BACKGROUND: Vascular inflammation has been recognized as one of the key factors in the pathogenesis of acute coronary syndromes (ACS). Pericoronary adipose tissue (PCAT) attenuation by computed tomography angiography has emerged as a marker specific for coronary artery inflammation. We examined the relationship between clinical presentation and coronary artery inflammation assessed by PCAT attenuation and coronary plaque characteristics. METHODS: Patients with ACS or stable angina pectoris (SAP) who underwent preintervention coronary computed tomography angiography and optical coherence tomography were enrolled. PCAT attenuation was measured around the culprit lesion and in the proximal 40 mm of all coronary arteries. PCAT attenuation and optical coherence tomography findings were compared between patients with ACS versus SAP. RESULTS: Among 471 patients (ACS: 198, SAP: 273), PCAT attenuation was higher in ACS patients than in SAP patients both at the culprit plaque level (-67.5±9.6 Hounsfield unit [HU] versus -71.5±11.0 HU, P<0.001) and at the culprit vessel level (-68.3±7.7 HU versus -71.1±7.9 HU, P<0.001). The mean PCAT attenuation of all 3 coronary arteries was also significantly higher in ACS patients than in SAP patients (-68.8±6.3 HU versus -70.5±7.1 HU, P=0.007). After adjusting patient characteristics, not only thin-cap fibroatheroma (OR: 3.41; 95% CI: 1.89-6.17) and macrophages (OR: 3.32; 95% CI: 1.76-6.26) but also PCAT attenuation around the culprit plaque (OR: 1.03; 95% CI: 1.00-1.05) was associated with the clinical presentation of ACS. CONCLUSIONS: PCAT attenuation at culprit plaque, culprit vessel, and pan-coronary levels was higher in ACS patients than in SAP patients. Vascular inflammation appears to play a crucial role in the development of ACS. REGISTRATION: URL: https://www. CLINICALTRIALS: gov; Unique identifier: NCT04523194.

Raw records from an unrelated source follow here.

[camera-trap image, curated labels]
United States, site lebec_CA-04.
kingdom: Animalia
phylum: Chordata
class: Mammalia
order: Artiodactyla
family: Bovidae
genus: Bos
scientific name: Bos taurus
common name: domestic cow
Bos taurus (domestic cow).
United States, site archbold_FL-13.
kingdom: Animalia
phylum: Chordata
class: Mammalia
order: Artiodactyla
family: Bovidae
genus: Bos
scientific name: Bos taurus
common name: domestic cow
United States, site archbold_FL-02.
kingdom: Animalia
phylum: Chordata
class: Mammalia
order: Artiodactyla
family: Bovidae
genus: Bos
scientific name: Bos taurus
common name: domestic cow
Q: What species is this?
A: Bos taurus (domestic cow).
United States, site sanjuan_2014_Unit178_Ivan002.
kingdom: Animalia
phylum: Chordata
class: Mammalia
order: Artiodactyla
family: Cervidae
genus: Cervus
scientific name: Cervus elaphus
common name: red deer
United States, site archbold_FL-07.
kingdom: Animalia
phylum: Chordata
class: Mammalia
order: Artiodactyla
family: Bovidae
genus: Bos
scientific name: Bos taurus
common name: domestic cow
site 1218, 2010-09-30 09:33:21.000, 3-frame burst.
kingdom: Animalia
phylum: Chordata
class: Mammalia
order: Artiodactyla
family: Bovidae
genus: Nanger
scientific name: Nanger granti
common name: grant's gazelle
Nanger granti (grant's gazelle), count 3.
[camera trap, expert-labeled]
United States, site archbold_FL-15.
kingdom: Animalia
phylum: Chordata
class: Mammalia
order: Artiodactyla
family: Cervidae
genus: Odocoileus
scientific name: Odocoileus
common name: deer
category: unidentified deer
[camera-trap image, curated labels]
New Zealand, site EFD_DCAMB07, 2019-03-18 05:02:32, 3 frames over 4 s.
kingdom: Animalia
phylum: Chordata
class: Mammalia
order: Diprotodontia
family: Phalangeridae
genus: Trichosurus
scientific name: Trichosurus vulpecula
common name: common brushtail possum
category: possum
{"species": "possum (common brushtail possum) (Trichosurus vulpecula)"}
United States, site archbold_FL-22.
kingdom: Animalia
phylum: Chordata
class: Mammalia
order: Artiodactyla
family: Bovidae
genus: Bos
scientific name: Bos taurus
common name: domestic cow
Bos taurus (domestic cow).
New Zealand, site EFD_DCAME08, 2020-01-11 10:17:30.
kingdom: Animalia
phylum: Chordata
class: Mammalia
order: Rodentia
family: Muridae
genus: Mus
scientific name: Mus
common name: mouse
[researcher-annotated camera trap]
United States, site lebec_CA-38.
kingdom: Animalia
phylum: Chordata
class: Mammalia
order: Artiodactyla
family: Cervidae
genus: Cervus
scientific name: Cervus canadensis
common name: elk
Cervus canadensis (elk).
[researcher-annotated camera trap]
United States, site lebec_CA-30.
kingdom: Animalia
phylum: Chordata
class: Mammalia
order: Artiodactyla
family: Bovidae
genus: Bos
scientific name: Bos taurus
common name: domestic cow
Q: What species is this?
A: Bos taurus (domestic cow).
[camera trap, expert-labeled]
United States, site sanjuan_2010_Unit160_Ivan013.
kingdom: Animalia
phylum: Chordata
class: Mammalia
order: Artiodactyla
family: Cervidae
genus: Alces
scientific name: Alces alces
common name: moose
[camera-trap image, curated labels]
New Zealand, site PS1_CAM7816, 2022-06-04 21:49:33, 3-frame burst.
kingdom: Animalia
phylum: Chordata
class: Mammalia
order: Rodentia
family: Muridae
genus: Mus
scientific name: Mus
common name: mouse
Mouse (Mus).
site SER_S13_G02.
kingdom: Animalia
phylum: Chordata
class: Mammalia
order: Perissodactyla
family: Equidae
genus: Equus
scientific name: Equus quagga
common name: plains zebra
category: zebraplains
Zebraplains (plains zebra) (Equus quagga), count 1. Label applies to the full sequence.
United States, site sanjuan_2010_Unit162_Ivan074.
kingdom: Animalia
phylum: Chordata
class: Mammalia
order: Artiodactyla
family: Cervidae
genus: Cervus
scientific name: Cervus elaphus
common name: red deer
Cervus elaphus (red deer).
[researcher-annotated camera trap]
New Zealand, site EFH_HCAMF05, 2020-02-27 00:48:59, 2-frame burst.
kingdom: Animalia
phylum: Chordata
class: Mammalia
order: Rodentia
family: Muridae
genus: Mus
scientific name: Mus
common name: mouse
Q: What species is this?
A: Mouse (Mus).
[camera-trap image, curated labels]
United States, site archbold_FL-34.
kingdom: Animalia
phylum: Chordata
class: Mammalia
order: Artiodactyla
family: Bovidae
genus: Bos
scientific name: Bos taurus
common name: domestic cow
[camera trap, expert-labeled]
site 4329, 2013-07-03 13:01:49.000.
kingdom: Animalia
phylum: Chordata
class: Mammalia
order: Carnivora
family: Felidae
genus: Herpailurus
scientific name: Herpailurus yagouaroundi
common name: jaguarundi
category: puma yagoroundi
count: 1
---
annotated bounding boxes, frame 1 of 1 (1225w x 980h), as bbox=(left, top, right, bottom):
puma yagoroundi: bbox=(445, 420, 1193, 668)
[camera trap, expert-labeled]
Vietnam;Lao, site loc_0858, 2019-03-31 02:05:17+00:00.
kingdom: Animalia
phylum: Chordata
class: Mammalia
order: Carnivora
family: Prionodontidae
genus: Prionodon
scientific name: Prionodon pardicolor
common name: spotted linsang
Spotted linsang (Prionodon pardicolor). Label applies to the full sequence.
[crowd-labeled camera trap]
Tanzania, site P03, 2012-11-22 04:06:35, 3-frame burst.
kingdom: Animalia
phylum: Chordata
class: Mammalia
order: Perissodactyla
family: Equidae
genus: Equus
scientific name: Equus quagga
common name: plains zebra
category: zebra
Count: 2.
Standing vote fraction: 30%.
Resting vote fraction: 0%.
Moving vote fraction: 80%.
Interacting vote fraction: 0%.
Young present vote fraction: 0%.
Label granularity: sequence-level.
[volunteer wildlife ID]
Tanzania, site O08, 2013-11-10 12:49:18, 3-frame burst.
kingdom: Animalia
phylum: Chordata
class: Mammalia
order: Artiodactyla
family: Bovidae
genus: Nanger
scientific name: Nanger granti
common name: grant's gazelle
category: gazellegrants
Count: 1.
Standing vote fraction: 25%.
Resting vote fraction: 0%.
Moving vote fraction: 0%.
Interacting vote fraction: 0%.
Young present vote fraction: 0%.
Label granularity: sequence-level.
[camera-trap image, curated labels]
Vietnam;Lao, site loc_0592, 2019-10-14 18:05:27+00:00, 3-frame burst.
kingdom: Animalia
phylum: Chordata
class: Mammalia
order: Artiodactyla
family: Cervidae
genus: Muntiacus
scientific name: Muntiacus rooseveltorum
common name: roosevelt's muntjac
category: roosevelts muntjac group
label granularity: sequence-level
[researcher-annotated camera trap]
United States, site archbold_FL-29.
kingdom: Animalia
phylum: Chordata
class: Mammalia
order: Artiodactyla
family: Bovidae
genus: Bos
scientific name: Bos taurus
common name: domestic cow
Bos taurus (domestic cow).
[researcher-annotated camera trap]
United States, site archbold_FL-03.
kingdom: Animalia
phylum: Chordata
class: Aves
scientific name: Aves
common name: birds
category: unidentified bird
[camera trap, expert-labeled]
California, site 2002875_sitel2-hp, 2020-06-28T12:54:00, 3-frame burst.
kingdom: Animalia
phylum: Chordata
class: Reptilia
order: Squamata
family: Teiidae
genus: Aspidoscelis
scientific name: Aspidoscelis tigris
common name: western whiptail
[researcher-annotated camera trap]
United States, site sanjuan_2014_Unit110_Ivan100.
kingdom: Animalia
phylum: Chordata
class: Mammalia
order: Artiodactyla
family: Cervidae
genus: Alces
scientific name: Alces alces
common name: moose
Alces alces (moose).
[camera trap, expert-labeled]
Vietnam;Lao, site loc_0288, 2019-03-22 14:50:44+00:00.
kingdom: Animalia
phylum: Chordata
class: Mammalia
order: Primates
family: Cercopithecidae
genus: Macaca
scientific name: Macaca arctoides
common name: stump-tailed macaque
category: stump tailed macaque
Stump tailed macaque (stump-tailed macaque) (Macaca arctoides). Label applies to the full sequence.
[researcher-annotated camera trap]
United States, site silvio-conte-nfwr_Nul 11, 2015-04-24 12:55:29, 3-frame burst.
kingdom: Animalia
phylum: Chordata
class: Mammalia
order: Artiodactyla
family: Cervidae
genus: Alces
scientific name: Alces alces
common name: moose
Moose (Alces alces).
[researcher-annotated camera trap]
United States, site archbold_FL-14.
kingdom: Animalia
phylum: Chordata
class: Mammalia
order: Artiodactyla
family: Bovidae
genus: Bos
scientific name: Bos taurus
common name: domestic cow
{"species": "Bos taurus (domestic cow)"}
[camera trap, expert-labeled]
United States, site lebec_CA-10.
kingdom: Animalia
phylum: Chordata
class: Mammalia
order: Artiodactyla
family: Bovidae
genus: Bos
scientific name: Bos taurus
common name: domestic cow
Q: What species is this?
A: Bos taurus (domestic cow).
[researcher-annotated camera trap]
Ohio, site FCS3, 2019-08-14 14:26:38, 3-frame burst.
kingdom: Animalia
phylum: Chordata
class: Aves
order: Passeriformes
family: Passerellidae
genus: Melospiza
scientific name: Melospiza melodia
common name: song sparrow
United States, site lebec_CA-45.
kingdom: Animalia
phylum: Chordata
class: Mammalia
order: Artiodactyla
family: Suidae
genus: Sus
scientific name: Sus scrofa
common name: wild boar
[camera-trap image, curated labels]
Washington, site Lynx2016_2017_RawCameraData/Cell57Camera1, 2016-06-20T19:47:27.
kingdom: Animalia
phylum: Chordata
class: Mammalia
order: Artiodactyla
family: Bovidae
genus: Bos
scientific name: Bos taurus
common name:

Enhanced Diagnosis of Plaque Erosion by Deep Learning in Patients With Acute Coronary Syndromes.

BACKGROUND: Acute coronary syndromes caused by plaque erosion might be potentially managed conservatively without stenting. Currently, the diagnosis of plaque erosion requires expertise in optical coherence tomographic (OCT) image interpretation. In addition, the current deep learning (DL) approaches for OCT image interpretation are based on a single frame, without integrating the information from adjacent frames. OBJECTIVES: The aim of this study was to develop a novel DL model to facilitate an accurate diagnosis of plaque erosion. METHODS: A novel "Transformer"-based DL model was developed that integrates information from adjacent frames emulating the cardiologists who review consecutive OCT frames to make a diagnosis and compared with the standard convolutional neural network (CNN) DL model. A total of 237,021 cross-sectional OCT images from 581 patients were used for training and internal validation, and 65,394 images from 292 patients from another dataset were used for external validation. Model performances were evaluated using the area under the receiver-operating characteristic curve (AUC). RESULTS: For the frame-level diagnosis of plaque erosion, the Transformer model showed superior performance than the CNN model, with an AUC of 0.94 compared with 0.85 in the external validation. For the lesion-level diagnosis, the Transformer model showed improved diagnostic performance compared with the CNN model, with an AUC of 0.91 compared with 0.84 in the external validation. CONCLUSIONS: This newly developed Transformer model will help cardiologists diagnose plaque erosion with high accuracy in patients with acute coronary syndromes.